Ayurveda and TCM emphasize the ability of the body to self-heal. It is now understood that the neural system is constantly going through a cycle of death and renewal. Neurons die, and new neural connections are created. Kandel, the neuropsychiatrist who was awarded the Nobel Prize in 1990, found that if we do not use neural connections, they begin to shrink and die. We do appear to have the ability to reshape our brains.
Most of our genes are turned off and on by signals from our environment. These include stimuli from thoughts, actions, beliefs, and emotions. Negative emotions are known to trigger stress hormones, such as cortisone and adrenaline. Hormones such as oxytocin and DHEA (dehydroepiandrosterone) are known to be healing hormones.
Dr. Joe Dispenza’s book—You Are the Placebo—presents numerous case studies on the brain’s self-healing ability (Dispenza, 2014).
Meditation helps calm the individual. Meditation is a relatively simple practice, which can be observed by anyone.
Mood disturbance and stress are symptoms frequently encountered by cancer patients. Depression, lack of sleep, cardiopulmonary and gastrointestinal symptoms, emotional irritability, and a sense of foreboding are some of the common feelings among cancer patients.

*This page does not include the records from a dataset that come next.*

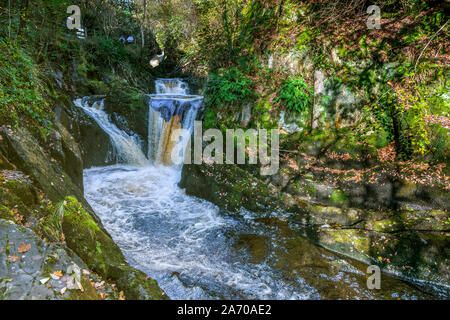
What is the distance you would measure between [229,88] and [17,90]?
5296 mm

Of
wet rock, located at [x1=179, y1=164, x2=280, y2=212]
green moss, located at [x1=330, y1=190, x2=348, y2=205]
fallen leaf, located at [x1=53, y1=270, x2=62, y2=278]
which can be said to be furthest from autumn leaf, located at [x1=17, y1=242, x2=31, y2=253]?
green moss, located at [x1=330, y1=190, x2=348, y2=205]

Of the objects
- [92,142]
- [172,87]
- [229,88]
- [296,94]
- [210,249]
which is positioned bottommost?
[210,249]

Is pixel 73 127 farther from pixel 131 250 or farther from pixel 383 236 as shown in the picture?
pixel 383 236

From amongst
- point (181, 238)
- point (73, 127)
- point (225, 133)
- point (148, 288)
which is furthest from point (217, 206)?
point (73, 127)

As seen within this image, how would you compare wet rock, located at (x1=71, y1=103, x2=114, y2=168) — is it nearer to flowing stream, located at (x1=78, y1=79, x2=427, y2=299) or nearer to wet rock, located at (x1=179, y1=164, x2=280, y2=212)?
flowing stream, located at (x1=78, y1=79, x2=427, y2=299)

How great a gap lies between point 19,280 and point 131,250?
120 inches

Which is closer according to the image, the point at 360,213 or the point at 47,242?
the point at 47,242

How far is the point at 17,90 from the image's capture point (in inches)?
172

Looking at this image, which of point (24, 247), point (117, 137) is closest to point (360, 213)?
point (24, 247)

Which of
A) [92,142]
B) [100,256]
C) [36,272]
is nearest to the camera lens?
[36,272]

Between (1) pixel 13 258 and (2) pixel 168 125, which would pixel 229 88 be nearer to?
(2) pixel 168 125

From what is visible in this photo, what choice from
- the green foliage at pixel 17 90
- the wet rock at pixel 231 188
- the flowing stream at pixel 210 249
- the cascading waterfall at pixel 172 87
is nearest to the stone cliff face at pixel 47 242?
the green foliage at pixel 17 90

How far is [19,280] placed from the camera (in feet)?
6.23

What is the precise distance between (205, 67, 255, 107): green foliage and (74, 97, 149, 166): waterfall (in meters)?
3.82
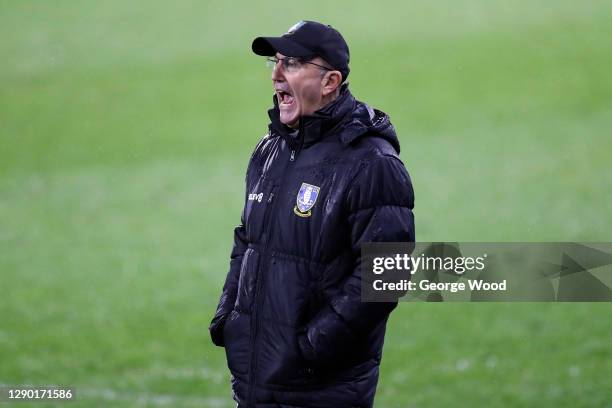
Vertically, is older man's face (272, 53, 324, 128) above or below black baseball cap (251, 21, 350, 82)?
below

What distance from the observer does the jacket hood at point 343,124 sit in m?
4.62

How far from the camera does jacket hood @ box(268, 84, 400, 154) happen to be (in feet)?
15.2

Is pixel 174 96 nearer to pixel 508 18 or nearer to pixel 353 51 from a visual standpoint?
pixel 353 51

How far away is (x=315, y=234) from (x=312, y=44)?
0.76m

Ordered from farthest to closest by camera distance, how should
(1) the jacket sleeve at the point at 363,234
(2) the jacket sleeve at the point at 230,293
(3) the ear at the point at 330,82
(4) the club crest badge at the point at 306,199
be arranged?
(2) the jacket sleeve at the point at 230,293 < (3) the ear at the point at 330,82 < (4) the club crest badge at the point at 306,199 < (1) the jacket sleeve at the point at 363,234

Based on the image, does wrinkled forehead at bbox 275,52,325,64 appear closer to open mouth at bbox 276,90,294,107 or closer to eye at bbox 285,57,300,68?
eye at bbox 285,57,300,68

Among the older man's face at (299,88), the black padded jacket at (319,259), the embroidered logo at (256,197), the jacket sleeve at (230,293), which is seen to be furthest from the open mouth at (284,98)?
the jacket sleeve at (230,293)

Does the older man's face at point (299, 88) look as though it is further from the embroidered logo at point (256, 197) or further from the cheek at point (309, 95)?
the embroidered logo at point (256, 197)

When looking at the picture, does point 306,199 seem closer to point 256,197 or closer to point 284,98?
point 256,197

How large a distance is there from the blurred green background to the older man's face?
5337mm

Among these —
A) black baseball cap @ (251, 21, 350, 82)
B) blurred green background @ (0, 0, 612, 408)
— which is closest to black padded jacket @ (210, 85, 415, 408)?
black baseball cap @ (251, 21, 350, 82)

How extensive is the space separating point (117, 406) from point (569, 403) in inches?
144

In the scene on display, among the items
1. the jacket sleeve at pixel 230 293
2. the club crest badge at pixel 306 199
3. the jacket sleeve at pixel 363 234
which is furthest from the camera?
the jacket sleeve at pixel 230 293

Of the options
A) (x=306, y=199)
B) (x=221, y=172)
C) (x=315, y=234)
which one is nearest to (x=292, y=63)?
(x=306, y=199)
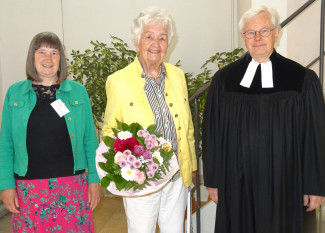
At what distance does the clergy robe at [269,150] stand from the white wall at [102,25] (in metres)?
3.08

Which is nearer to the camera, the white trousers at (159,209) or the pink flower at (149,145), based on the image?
the pink flower at (149,145)

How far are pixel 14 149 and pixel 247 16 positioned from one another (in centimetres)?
158

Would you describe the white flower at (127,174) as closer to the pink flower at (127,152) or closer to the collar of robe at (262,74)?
the pink flower at (127,152)

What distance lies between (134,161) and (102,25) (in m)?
4.02

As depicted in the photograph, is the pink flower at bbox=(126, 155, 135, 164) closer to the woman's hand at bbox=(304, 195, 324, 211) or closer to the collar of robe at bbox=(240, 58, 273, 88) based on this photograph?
the collar of robe at bbox=(240, 58, 273, 88)

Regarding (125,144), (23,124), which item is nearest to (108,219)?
(23,124)

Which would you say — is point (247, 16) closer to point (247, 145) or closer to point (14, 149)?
point (247, 145)

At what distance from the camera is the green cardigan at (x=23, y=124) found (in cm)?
215

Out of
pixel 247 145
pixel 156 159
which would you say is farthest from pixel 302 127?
pixel 156 159

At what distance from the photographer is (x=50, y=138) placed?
2174mm

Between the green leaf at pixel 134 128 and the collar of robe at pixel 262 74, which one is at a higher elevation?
the collar of robe at pixel 262 74

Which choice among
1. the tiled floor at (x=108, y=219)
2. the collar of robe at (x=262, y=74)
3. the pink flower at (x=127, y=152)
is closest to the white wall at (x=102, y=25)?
the tiled floor at (x=108, y=219)

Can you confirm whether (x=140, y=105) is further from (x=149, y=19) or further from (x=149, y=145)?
(x=149, y=19)

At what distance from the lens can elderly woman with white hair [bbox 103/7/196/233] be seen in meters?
2.17
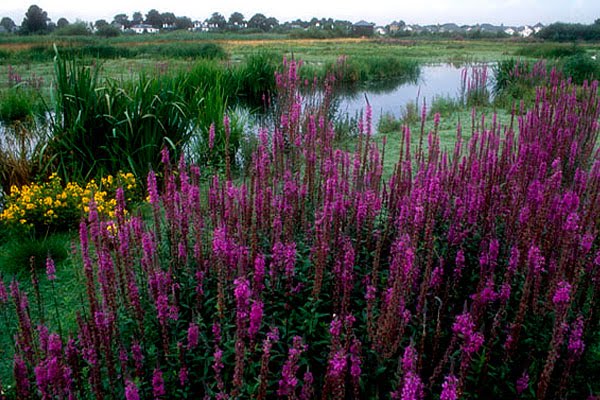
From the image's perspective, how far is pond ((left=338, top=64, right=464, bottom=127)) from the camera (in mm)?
17125

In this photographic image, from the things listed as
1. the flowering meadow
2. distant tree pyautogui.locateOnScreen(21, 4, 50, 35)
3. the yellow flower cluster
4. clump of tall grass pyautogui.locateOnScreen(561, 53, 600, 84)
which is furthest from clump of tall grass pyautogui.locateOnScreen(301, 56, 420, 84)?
distant tree pyautogui.locateOnScreen(21, 4, 50, 35)

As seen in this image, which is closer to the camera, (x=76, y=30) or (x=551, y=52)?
(x=551, y=52)

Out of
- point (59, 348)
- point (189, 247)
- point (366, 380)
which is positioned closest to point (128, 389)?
point (59, 348)

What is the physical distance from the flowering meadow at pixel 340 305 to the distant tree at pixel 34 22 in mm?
81951

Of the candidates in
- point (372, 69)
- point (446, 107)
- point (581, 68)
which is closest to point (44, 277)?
point (446, 107)

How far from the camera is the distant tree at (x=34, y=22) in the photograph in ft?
241

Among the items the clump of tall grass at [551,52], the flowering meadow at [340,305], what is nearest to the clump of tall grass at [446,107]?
the flowering meadow at [340,305]

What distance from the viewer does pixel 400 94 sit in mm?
21844

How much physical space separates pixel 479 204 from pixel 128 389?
9.07 feet

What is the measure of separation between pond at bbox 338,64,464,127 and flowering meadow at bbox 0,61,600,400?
10581mm

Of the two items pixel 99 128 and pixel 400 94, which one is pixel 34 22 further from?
pixel 99 128

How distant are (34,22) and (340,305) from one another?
85.3 metres

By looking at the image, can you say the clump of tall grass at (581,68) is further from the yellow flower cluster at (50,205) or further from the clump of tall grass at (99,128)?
the yellow flower cluster at (50,205)

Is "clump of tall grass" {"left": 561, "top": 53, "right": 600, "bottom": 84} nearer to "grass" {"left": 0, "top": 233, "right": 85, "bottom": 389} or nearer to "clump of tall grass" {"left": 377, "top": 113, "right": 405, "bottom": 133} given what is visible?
"clump of tall grass" {"left": 377, "top": 113, "right": 405, "bottom": 133}
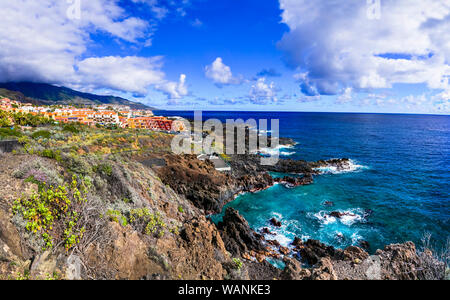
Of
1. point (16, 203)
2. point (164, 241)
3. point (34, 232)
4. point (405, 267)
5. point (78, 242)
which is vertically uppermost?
point (16, 203)

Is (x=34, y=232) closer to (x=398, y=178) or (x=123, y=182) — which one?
(x=123, y=182)

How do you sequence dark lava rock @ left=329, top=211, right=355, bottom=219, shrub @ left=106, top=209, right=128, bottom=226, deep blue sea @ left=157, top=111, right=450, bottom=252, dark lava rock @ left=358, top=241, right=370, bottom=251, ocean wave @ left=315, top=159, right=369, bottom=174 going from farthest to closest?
ocean wave @ left=315, top=159, right=369, bottom=174
dark lava rock @ left=329, top=211, right=355, bottom=219
deep blue sea @ left=157, top=111, right=450, bottom=252
dark lava rock @ left=358, top=241, right=370, bottom=251
shrub @ left=106, top=209, right=128, bottom=226

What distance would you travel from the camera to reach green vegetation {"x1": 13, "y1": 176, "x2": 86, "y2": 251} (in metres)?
7.72

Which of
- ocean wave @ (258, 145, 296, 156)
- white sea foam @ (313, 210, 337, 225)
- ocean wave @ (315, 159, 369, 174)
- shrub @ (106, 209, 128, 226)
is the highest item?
shrub @ (106, 209, 128, 226)

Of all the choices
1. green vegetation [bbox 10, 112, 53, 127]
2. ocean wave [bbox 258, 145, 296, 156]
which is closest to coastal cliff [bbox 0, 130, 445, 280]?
ocean wave [bbox 258, 145, 296, 156]

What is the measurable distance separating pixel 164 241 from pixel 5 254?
5.86 metres

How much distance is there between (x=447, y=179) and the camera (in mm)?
37000

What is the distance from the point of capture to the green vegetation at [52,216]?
7.72 m

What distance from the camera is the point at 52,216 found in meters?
8.23

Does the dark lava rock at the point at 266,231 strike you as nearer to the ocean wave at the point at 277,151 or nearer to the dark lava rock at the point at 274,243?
the dark lava rock at the point at 274,243

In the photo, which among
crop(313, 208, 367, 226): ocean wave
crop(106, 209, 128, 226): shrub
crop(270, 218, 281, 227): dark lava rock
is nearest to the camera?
crop(106, 209, 128, 226): shrub

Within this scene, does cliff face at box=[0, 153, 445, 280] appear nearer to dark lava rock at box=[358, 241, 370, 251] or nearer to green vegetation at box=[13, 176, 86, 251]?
green vegetation at box=[13, 176, 86, 251]

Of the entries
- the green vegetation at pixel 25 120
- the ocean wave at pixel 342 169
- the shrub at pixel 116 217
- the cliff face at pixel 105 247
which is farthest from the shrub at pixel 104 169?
the green vegetation at pixel 25 120
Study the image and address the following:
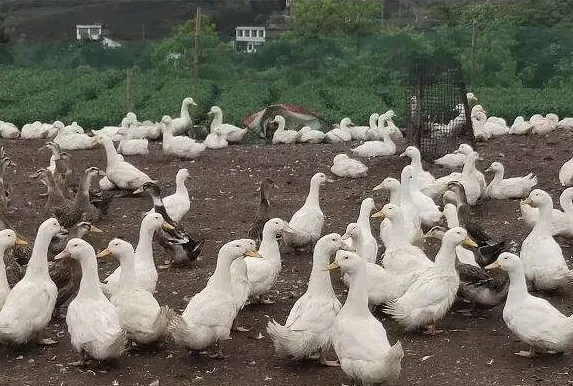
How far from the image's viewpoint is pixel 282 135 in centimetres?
1659

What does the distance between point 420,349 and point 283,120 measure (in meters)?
10.5

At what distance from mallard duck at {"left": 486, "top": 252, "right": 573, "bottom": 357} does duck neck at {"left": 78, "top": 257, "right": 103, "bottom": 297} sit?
3006 mm

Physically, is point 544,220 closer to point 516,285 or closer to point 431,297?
point 516,285

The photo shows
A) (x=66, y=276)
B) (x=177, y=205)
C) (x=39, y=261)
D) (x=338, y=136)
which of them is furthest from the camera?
(x=338, y=136)

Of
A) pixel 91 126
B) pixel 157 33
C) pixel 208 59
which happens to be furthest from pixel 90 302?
pixel 157 33

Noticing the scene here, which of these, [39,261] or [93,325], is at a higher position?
[39,261]

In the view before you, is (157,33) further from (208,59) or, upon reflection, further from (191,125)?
(191,125)

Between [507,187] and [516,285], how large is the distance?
5.05 metres

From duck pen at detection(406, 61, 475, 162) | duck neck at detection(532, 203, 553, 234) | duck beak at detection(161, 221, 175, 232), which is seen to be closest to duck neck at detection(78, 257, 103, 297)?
duck beak at detection(161, 221, 175, 232)

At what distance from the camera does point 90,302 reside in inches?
247

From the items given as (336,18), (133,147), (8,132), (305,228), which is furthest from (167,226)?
(336,18)

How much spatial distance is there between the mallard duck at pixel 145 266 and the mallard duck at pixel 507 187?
17.0 ft

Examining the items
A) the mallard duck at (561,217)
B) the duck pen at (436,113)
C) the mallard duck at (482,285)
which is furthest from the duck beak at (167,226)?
the duck pen at (436,113)

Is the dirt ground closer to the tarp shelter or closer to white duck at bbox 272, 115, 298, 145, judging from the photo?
white duck at bbox 272, 115, 298, 145
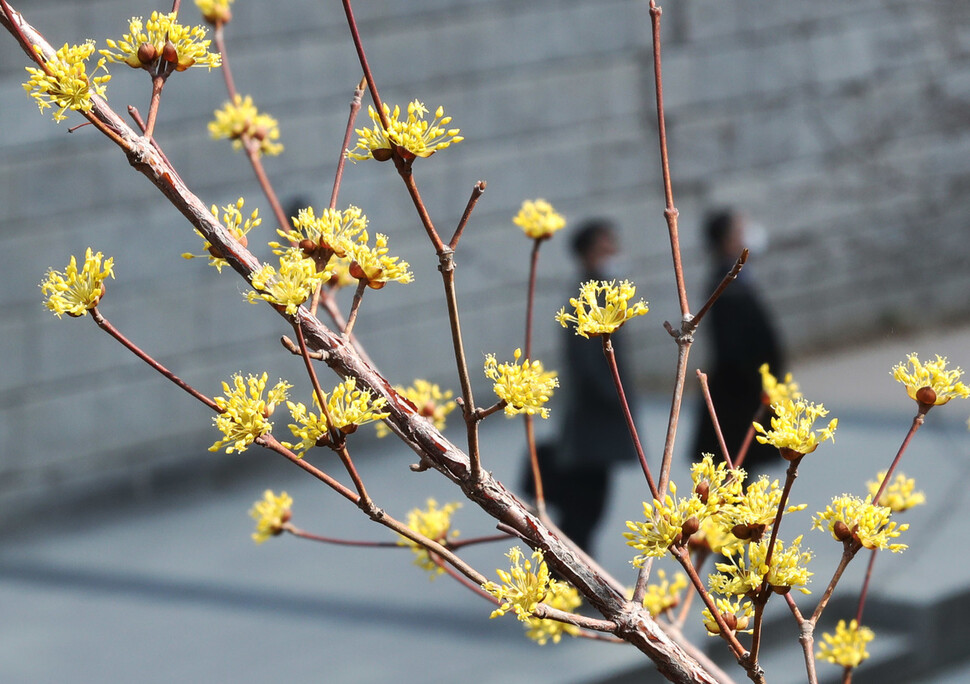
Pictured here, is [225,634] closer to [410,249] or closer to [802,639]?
[410,249]

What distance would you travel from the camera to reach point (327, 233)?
0.99 metres

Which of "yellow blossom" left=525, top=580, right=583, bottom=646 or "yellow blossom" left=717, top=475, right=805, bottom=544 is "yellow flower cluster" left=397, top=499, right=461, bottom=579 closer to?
"yellow blossom" left=525, top=580, right=583, bottom=646

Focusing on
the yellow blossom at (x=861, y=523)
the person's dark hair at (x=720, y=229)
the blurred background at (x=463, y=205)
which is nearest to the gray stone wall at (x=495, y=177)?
the blurred background at (x=463, y=205)

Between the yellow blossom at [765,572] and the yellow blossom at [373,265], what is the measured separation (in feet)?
1.30

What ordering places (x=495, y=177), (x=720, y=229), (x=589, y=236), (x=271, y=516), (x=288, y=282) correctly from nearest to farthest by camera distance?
(x=288, y=282), (x=271, y=516), (x=589, y=236), (x=720, y=229), (x=495, y=177)

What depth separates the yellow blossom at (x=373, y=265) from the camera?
1.01m

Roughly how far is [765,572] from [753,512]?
6 centimetres

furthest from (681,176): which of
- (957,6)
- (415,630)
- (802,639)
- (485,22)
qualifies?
(802,639)

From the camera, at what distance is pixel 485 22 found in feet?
22.7

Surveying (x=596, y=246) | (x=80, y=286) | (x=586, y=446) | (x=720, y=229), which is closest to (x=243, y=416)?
(x=80, y=286)

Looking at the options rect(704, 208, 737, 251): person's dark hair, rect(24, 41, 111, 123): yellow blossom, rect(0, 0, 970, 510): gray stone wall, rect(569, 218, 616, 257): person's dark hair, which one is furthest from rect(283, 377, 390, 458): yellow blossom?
rect(704, 208, 737, 251): person's dark hair

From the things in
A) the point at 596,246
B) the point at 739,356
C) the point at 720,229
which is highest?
the point at 720,229

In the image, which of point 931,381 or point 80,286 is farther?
point 931,381

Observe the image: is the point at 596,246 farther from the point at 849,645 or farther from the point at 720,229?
the point at 849,645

About 90 patients were organized into weekly meditation groups that lasted an hour and a half for 7 weeks. A total mood disturbance reduction of 65% and a 31% reduction in stress symptoms were observed (Speca et al., 2000).
Another study with cancer patients suffering from mood disturbance and stress symptoms showed a reduction of these symptoms after a meditation-based stress reduction program (Carlson et al., 2001).
As cancer treatment becomes more and more efficient, there is a need to improve the quality of life of such patients. Meditation is increasingly being viewed as an adjuvant to cancer treatment (Biegler et al., 2009). As evidence of the constructive role of meditation on cancer patients’ psychology is being accumulated, equally felt is the need for better instruments that can measure these positive changes (Matchim et al., 2007).
There have been reviews of studies investigating the impact of meditation on cancer patients. The reviews showed consistent benefits in improved psychological functioning, reduced stress symptoms, and an enhanced feeling of well-being (Ott et al., 2006). A meaningful change was observed in cancer patients given meditation sessions (Foley et al., 2010).
There is emerging scientific evidence that further strengthens this hypothesis that the mind plays an important healing role in disease management and control.